■ **BRIEF**
From the FOSDEM 2010 Developer Room page, reproduce the part that opens with the words "There will be a MySQL" and closes with "only, no wired).", substituting "chairs" for "seats" throughout.

■ **READING PASSAGE**

• • • •

Category: MyEvents

FOSDEM 2010 Developer Room

There will be a MySQL Developer Room at FOSDEM 2010 on Sunday, 7th of February, providing a number of MySQL-related talks and sessions.

The room number is AW1.121 and has a capacity of 81 seats (in the building "AW"). It is equipped with a video projector with VGA cable and Internet connectivity (wifi A and B only, no wired).

Contents

[edit] Recordings / Transcripts

For people that could not make it to FOSDEM or any of the sessions, it would be nice to be able to provide video recordings or transcriptions (e.g. live blogging) from these talks. We're looking for volunteers to record the sessions!

[edit] Session schedule

This page will provide the session schedule for the "MySQL and Friends" Developer Room at FOSDEM 2010. Each talk will last 20 minutes, plus 5 minutes for Q&A. There will be a 5 minute break between each session, to allow people to leave/enter the room and the speakers to get hooked up. This schedule is available from the official FOSDEM schedule as well. However, this page is the authoritative source (as the FOSDEM version may not always be up to date with the latest changes).

PDFs or links to the presentation slides will later be added to this page. Click on the speaker name for the speaker's biography. Clicking on the session title will get you to the session abstract.

• • • •

■ **GIVEN INFORMATION**
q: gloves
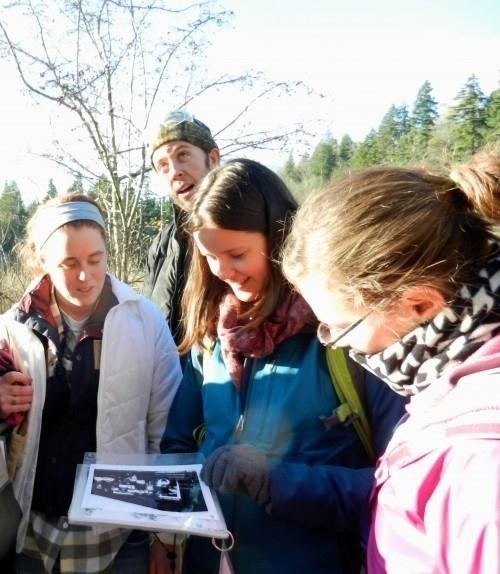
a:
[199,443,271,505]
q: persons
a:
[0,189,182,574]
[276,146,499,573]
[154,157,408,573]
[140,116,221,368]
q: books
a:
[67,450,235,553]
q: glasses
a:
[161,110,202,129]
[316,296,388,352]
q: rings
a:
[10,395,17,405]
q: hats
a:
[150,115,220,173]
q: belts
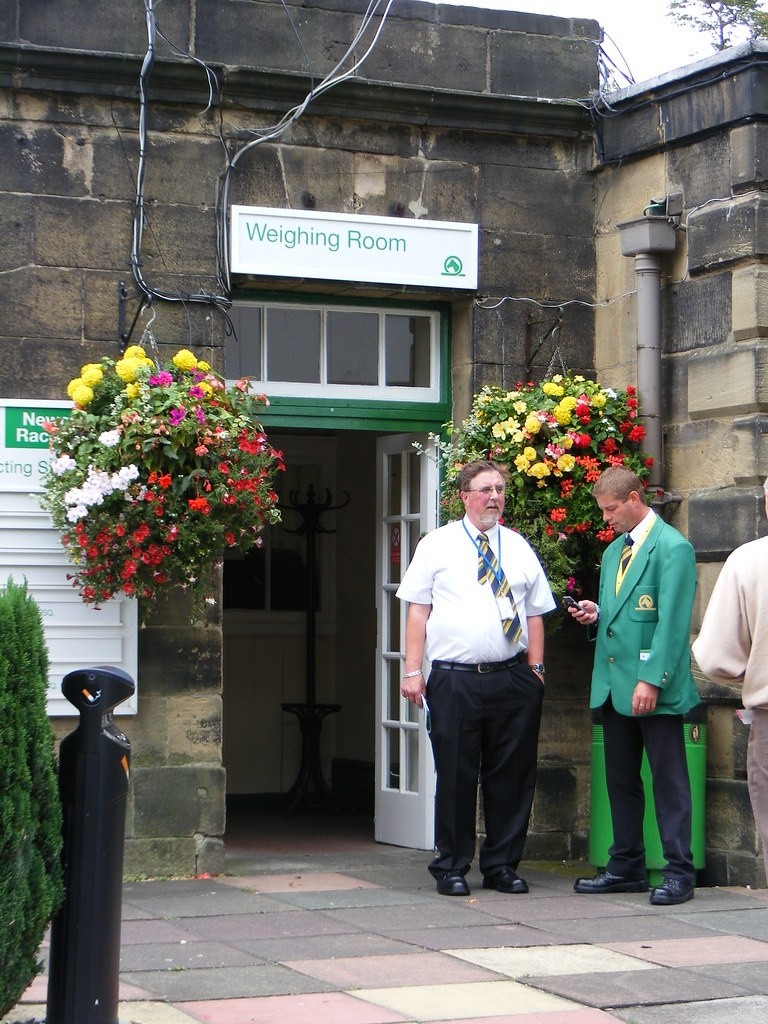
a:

• • • •

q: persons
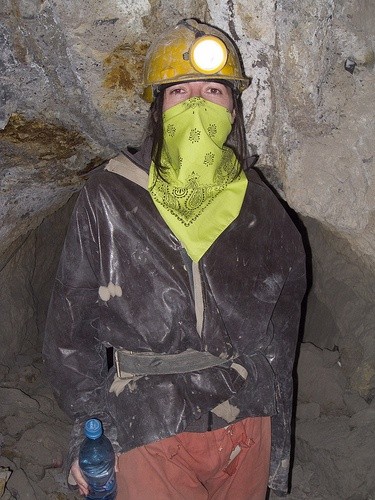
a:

• • • •

■ **FINAL ANSWER**
There will be a MySQL Developer Room at FOSDEM 2010 on Sunday, 7th of February, providing a number of MySQL-related talks and sessions.

The room number is AW1.121 and has a capacity of 81 chairs (in the building "AW"). It is equipped with a video projector with VGA cable and Internet connectivity (wifi A and B only, no wired).